**Instructions to follow**
Pull out every line of the records below that contains the word "neck", paying attention to case.
* START *
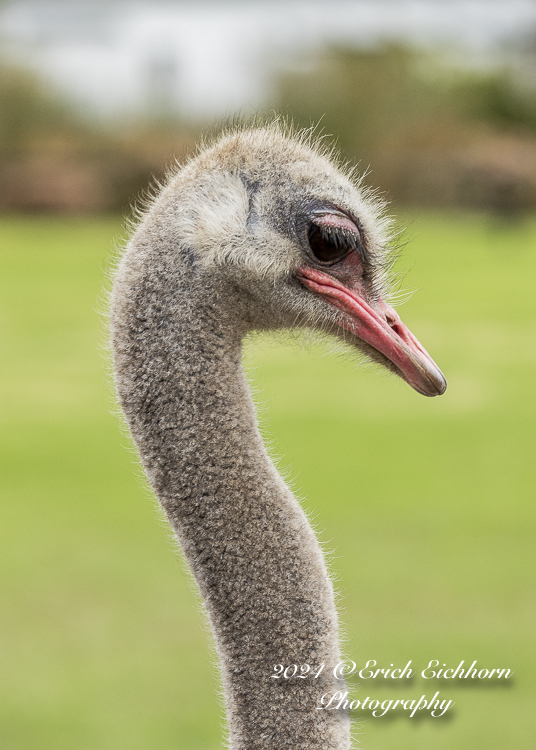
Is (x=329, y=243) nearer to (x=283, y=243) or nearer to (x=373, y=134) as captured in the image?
(x=283, y=243)

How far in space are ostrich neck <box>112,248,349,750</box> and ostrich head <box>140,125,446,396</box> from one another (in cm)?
7

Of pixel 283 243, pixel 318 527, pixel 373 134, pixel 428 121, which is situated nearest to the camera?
pixel 283 243

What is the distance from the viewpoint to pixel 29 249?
26.5m

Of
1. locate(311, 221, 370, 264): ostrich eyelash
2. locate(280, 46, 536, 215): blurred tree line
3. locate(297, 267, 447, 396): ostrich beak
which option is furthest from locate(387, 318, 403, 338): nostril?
locate(280, 46, 536, 215): blurred tree line

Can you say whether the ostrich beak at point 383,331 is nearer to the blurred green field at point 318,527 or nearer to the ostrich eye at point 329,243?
the ostrich eye at point 329,243

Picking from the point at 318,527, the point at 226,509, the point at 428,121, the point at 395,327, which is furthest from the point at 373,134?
the point at 226,509

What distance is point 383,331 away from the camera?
86.0 inches

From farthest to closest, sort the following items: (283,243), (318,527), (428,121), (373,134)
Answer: (428,121) < (373,134) < (318,527) < (283,243)

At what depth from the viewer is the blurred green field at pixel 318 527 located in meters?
6.54

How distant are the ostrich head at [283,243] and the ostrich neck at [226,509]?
0.23 ft

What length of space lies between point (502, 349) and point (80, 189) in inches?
558

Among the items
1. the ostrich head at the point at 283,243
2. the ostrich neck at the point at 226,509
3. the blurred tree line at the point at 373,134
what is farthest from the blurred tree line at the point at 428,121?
the ostrich neck at the point at 226,509

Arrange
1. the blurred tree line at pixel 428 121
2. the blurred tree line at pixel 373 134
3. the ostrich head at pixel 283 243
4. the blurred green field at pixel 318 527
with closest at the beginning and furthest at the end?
the ostrich head at pixel 283 243
the blurred green field at pixel 318 527
the blurred tree line at pixel 373 134
the blurred tree line at pixel 428 121

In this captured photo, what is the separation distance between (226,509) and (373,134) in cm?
3199
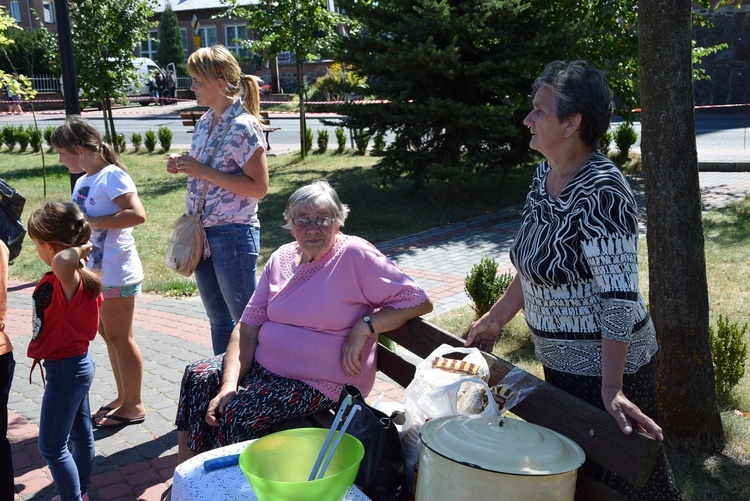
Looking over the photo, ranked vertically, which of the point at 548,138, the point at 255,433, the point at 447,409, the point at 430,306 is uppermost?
the point at 548,138

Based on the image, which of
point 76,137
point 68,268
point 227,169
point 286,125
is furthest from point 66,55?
point 286,125

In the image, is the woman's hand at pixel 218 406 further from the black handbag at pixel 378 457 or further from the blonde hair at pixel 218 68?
the blonde hair at pixel 218 68

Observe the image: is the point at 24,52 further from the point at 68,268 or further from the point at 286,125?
the point at 68,268

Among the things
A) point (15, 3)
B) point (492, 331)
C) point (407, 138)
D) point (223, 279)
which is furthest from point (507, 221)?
point (15, 3)

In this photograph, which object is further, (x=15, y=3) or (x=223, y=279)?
(x=15, y=3)

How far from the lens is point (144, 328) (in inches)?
253

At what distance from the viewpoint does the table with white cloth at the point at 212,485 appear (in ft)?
7.38

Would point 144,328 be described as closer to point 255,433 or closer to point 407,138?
point 255,433

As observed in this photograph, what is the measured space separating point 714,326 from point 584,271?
363cm

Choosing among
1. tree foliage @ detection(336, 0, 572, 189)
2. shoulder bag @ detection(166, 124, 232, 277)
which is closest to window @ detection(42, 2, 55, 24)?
tree foliage @ detection(336, 0, 572, 189)

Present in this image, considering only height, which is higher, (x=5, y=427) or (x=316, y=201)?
(x=316, y=201)

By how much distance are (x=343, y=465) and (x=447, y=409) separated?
0.44 m

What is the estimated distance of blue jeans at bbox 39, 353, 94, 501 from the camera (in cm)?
315

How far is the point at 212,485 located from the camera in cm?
229
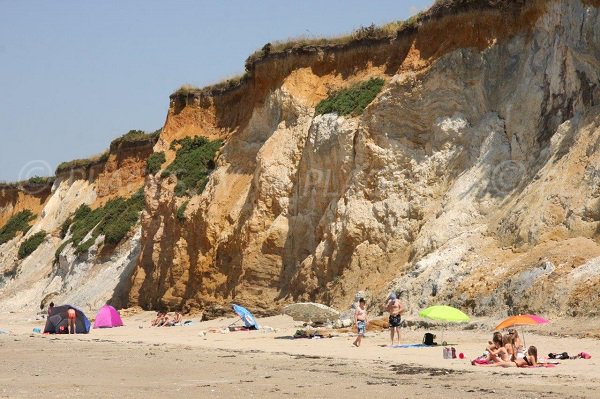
* END *
**Written solution**
How far in space are ostrich neck <box>112,248,349,750</box> and ostrich head <box>140,125,446,396</box> from one another (in cm)?
How distant are the ostrich head at [283,243] and the ostrich neck at [226,509]?
2. the ostrich neck at the point at 226,509
the ostrich neck at the point at 226,509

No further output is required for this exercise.